Magee often skates around this murky conceptual space between influence and creative autonomy. In order to build his case for the far-reaching connection to Schopenhauer, he must solidify that connection at every level while simultaneously maintaining Wagner as a wholly independent creative genius. Thus, in a certain way, Magee's project contains the seeds of its own undoing: by potentially over-stating the connection with Schopenhauer, he risks dethroning the originality of the icon whose image he set out to polish.
In fact, within the writings extensively quoted by Magee, there is evidence that Wagner himself saw Schopenhauer as providing a language through which the composer could articulate his own pre-existing intuitions. Perhaps, then, Schopenhauer's ideas were a kind of intellectual scaffolding, used by Wagner to consciously structure his unconscious, intuitive process; they also undeniably served as an effective means for Wagner to metaphorically articulate the meaning of his creations through an overarching philosophical system. This option would allow for both influence and intuitive originality. Yet Magee overlooks it, probably because it weakens the necessity for a specifically Shopenhauerian understanding of Wagner's music: scaffolding is meant to be removed once the work is done.
Beyond this, more questions follow: Is an understanding of Schopenhauer essential to the understanding of Wagner?

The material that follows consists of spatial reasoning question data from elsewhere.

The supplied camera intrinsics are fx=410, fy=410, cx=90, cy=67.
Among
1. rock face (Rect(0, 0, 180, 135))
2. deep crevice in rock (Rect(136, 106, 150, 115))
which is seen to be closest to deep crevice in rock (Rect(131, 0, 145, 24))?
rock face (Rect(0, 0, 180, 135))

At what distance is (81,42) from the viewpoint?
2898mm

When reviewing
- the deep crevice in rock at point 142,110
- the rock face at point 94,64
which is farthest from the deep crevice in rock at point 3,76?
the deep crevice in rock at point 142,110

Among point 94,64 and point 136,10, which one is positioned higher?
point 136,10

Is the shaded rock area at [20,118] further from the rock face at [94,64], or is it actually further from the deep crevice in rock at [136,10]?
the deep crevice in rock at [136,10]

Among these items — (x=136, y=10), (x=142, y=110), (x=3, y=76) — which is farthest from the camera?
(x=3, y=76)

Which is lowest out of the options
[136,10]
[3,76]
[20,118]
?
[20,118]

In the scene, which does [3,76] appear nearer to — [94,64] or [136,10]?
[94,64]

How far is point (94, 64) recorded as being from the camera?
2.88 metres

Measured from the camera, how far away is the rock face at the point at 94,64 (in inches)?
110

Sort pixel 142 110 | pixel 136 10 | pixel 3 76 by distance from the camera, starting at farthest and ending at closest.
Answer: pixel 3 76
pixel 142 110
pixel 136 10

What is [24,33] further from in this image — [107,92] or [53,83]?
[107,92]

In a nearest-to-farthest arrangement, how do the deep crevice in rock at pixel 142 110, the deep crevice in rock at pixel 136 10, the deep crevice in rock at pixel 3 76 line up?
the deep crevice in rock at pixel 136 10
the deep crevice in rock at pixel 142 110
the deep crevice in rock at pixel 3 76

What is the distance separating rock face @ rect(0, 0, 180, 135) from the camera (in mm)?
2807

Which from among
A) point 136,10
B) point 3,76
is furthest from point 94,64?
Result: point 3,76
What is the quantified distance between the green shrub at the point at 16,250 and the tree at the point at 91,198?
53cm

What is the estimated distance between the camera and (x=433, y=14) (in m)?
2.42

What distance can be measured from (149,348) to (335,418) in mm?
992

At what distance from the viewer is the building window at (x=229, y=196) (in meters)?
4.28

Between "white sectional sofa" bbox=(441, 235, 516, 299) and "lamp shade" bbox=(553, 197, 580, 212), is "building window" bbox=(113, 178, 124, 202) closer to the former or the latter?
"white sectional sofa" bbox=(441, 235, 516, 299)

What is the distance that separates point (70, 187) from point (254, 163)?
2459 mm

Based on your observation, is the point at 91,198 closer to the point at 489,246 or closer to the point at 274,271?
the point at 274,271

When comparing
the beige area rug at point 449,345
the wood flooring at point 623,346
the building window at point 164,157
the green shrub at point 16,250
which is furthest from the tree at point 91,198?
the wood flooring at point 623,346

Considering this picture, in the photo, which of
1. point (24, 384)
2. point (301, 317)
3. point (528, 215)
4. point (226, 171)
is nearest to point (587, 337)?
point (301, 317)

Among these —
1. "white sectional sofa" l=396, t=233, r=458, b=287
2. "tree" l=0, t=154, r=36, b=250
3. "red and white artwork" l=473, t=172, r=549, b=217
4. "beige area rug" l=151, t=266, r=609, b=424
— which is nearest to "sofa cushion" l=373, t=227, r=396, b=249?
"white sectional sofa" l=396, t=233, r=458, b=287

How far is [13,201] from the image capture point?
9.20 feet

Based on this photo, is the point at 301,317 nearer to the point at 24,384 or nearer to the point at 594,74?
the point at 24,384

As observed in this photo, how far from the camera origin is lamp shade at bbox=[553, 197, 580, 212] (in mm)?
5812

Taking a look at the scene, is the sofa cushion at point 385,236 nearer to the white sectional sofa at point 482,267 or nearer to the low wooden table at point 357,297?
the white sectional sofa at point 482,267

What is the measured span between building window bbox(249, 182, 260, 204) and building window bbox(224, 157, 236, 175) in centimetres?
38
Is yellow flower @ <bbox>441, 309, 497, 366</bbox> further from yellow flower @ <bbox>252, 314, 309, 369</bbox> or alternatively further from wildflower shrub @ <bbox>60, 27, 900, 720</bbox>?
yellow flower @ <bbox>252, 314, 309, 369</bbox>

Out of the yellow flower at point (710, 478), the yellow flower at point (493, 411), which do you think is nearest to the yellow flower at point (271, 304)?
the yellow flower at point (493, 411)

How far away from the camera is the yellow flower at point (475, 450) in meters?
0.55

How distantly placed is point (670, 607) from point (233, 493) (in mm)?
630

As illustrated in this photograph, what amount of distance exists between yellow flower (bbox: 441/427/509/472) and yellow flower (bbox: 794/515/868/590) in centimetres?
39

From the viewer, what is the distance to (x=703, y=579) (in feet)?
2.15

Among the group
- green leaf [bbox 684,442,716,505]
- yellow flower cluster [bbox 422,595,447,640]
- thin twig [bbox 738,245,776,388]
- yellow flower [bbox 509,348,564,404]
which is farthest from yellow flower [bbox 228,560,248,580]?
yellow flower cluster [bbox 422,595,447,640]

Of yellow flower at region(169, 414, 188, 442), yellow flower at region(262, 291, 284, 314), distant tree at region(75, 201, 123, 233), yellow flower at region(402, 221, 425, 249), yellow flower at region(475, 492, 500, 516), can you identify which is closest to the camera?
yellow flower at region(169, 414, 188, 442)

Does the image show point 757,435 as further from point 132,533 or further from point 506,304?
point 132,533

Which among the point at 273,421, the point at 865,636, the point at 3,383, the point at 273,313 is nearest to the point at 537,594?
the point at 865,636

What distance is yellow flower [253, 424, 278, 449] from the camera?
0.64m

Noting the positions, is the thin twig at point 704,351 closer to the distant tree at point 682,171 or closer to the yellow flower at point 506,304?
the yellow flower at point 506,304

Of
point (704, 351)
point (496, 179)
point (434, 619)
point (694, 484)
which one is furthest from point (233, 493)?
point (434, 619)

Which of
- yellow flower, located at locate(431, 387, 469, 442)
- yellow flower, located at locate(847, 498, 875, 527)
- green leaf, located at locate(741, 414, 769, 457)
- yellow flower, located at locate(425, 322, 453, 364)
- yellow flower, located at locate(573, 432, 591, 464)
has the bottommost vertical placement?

More precisely, does a Wagner opera give the listener everything he or she needs in order to receive the meaning or the multiplicity of meanings that it has to offer? Or is philosophy homework required first? Magee himself seems unclear on the answers.
The point of raising such difficult questions is not so much to reveal contradictions in The Tristan Chord, though they do exist. On the contrary, to acknowledge them while reading Magee's book is, in a sense, to become aware of how well the author manages to navigate around fundamentally complex points for the sake of being "clear" about Wagner. Nevertheless, his evasion comes at a price: after all, it is behind these very questions that the mystery and power of the music resides, just beyond the reach of language. By veering around these points so adroitly, Magee obscures issues like meaning, influence and intuition that are integral to the very nature of music. These questions don't have to be answered and perhaps they can't be answered but they should be asked, especially when the goal is clarification, once and for all, of something as multifaceted as the music and thought of Richard Wagner.